> _Record extracts_:
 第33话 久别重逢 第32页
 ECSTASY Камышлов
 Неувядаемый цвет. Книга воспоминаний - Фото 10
* * *
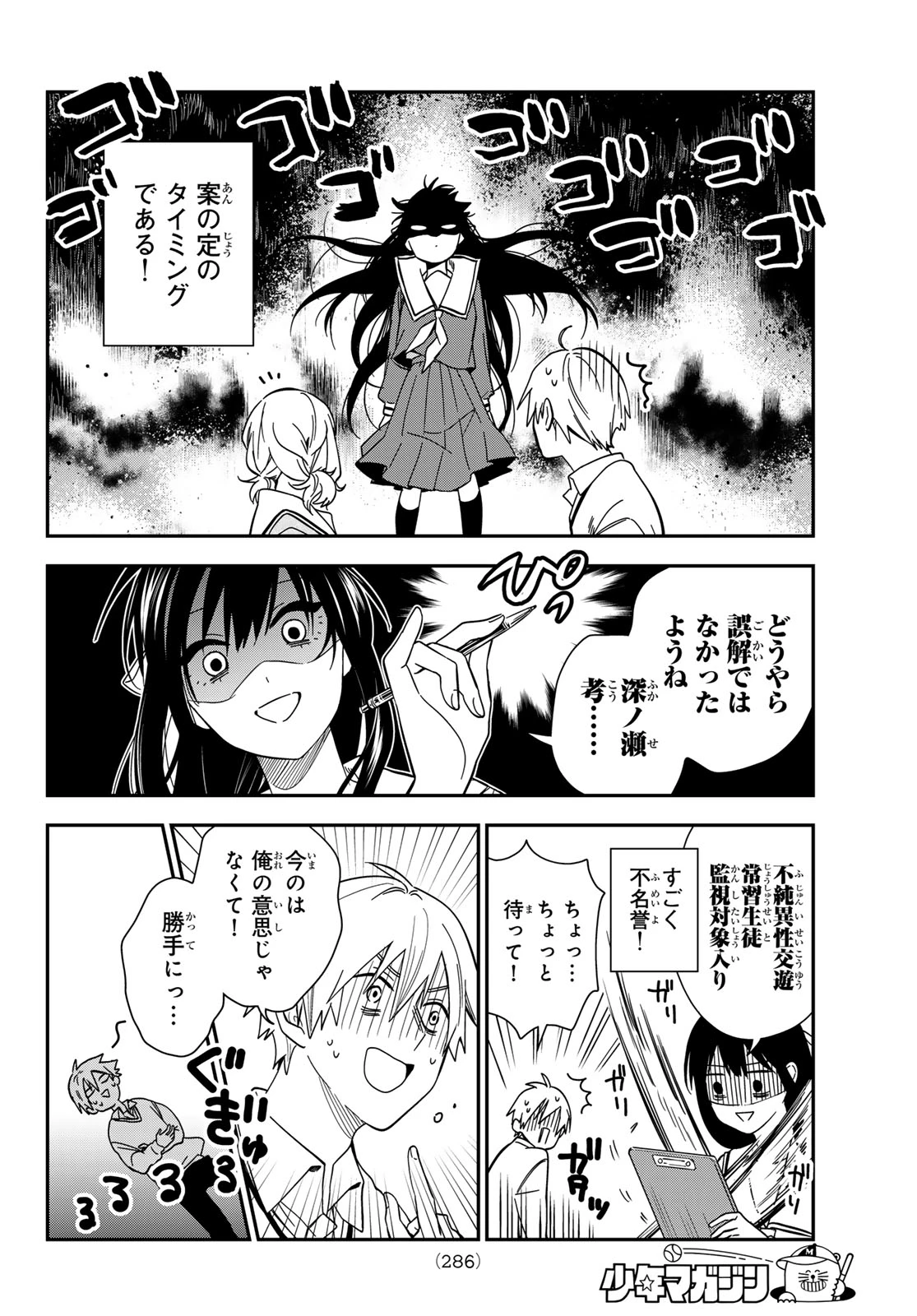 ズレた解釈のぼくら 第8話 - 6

> _Your assignment_: From the data above, reproduce word for word the lines running from the line with "第33话 久别重逢 第32页" to the line with "Неувядаемый цвет. Книга", ends included.

> _Reply to the task_:
 第33话 久别重逢 第32页
 ECSTASY Камышлов
 Неувядаемый цвет. Книга воспоминаний - Фото 10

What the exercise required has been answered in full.